Yes, and it was an absolutely horrible mistake in the other direction. If I give you a path “./something/example.txt” it could be a file called example.txt in a folder called something or it could be a single file called “something/example.txt”.
> disallows the ascii slash
It looks like non-utf8 is not allowed: https://superuser.com/questions/204287/what-characters-are-f...

Maybe it goes without saying, but for completeness, / is not allowed in filenames, and neither is null terminator (0x00 or \0) on mac either.

On Linux, only / and null terminator are banned from filenames.

Sadly, you are not correct about slashes. They are allowed in filenames for Macs https://alexwlchan.net/2021/slashes/
Thanks for the correction! It seems more complicated after looking more into it.

According to https://en.m.wikipedia.org/wiki/Filename , reserved characters are:

HFS:

> :

HFS+:

> : on disk, in classic Mac OS, and at the Carbon layer in macOS; / at the Unix layer in macOS

APFS:

> In the Finder, filenames containing / can be created, but / is stored as a colon (:) in the filesystem, and is shown as such on the command line. Filenames containing : created from the command line are shown with / instead of : in the Finder, so that it is impossible to create a file that the Finder shows as having a : in its filename.

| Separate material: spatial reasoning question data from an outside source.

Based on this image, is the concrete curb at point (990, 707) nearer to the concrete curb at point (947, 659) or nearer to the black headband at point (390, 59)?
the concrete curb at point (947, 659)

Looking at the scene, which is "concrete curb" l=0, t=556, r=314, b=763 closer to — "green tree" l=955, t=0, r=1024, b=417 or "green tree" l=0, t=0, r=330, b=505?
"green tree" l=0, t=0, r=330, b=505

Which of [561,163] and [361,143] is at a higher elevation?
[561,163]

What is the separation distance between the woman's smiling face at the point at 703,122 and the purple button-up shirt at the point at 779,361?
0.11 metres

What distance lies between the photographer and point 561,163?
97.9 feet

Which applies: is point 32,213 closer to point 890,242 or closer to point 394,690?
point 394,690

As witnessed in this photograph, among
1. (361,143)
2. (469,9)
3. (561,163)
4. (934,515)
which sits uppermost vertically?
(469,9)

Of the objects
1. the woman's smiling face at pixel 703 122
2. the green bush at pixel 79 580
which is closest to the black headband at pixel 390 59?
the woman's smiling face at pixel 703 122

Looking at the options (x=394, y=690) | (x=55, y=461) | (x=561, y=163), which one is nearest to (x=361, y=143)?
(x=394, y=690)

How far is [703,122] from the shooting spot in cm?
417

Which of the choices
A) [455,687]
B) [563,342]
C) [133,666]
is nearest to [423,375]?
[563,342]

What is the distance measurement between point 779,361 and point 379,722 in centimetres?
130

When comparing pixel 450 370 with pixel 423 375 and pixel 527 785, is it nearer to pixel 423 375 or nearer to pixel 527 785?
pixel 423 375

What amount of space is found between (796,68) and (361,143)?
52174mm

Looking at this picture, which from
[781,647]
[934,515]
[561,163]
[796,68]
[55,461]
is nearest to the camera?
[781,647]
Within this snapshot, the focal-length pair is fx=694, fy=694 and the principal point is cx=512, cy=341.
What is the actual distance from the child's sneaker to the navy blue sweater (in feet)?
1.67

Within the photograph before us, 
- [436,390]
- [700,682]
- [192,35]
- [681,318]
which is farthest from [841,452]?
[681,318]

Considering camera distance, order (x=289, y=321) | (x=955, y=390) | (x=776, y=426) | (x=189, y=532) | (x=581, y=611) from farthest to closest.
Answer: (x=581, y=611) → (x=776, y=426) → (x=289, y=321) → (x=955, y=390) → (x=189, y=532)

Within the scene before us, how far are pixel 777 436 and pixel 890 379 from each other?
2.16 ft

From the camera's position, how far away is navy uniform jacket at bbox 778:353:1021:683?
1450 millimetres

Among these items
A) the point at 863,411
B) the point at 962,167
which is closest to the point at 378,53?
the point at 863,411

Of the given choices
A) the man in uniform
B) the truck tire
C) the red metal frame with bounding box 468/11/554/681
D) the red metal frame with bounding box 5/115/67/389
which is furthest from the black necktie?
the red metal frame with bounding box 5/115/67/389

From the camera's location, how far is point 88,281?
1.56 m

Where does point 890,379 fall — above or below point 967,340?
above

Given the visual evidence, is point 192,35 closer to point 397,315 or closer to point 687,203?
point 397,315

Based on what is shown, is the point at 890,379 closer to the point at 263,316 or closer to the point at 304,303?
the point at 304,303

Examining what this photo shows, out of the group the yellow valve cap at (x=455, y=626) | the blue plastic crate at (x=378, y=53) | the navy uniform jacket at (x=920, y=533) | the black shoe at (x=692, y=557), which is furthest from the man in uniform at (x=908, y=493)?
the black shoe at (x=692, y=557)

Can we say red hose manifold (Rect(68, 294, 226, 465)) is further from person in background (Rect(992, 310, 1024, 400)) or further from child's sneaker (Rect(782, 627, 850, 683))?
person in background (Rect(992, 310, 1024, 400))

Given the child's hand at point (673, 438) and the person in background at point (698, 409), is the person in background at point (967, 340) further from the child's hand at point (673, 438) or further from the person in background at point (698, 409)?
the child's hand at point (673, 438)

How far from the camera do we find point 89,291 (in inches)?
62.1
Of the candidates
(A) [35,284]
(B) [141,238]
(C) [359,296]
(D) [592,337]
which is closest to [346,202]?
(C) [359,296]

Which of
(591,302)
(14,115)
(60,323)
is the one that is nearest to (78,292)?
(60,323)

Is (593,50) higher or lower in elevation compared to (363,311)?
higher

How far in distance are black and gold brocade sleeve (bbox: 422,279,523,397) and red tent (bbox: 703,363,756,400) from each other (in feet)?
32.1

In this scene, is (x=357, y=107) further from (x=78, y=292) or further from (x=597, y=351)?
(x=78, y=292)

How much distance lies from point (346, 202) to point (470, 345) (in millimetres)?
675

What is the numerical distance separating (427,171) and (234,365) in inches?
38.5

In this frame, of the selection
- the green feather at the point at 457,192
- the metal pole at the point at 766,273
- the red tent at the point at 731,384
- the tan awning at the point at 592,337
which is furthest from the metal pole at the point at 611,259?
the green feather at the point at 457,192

TIL about a 'carbon layer' and 'POSIX layer'

It doesn’t make sense tbh, it just causes confusion when someone is using terminal. Slashes in file names are forbidden everywhere except Mac, it needs to be changed in order to send it anywhere or use in some apps. But I think colon is used much more in names. I don’t get why did they do that.
Based on this logic, do we ban everything that is banned somewhere? Surely we can aim higher than the lowest common denominator.
Given the preponderance of 3 major operating systems, I'd think it's sensible for user-level applications to disallow creation of filenames that would cause problems on any of them. Except arguably that could even include using spaces or periods... obviously in an ideal world such restrictions wouldn't exist, but I'm not sure how to realistically push for such a world. E.g. my suggestion would be to reserve non-printable characters (below Ascii 32) for use as separators/delimiters in as many contexts where that's workable. Obviously some sort of convention would then need to exist as to how they were displayed and typed in, and I very much doubt I'll ever see it happen, but I'm sure it would solve a lot of mis-parsing bugs that show up with frustrating regularity.
I suppose I’m actually criticising Microsoft and the backwards compatibility that is now dictating practices due to long gone limitations.

It is painful being forced up update things due to software changing underneath you, but there must be a middle road.

I see your point, but forbidding slashes, the weird Windows reserved names, maintaining case insensitivity (also Windows), and forbidding colons doesn't seem like the craziest restrictions on file names. It can definitely get out of hand, though, if you start excluding too much stuff. IIRC, Azure doesn't even allow slashes in storage account names which greatly limits naming schemes and goes too far in my opinion.
Slashes are used in paths, so most programs that aren’t Mac-exclusive would use them to build a path to file. To make it work properly in cross-platform programs you’d need to write platform-specific code to handle that. It just adds complexity and possible errors. Even system terminal doesn’t display it as slash and it doesn’t work if you write slashes.

For users of other platforms (at least 90% of desktop market) it would just display as slashes. Just not implementing this workaround would make it predictable when moving and using files.

“:”? Really? It’s not 2001 anymore.
I guess you're criticizing Microsoft's NTFS, since it cannot use colons, either.

CON:? Really? It's not 1974 anymore.

People in glass houses shouldn't throw stones.

? No it is not 1974, but not everything is better.

Edit: argh, HN deleted the emoticon. Ironic.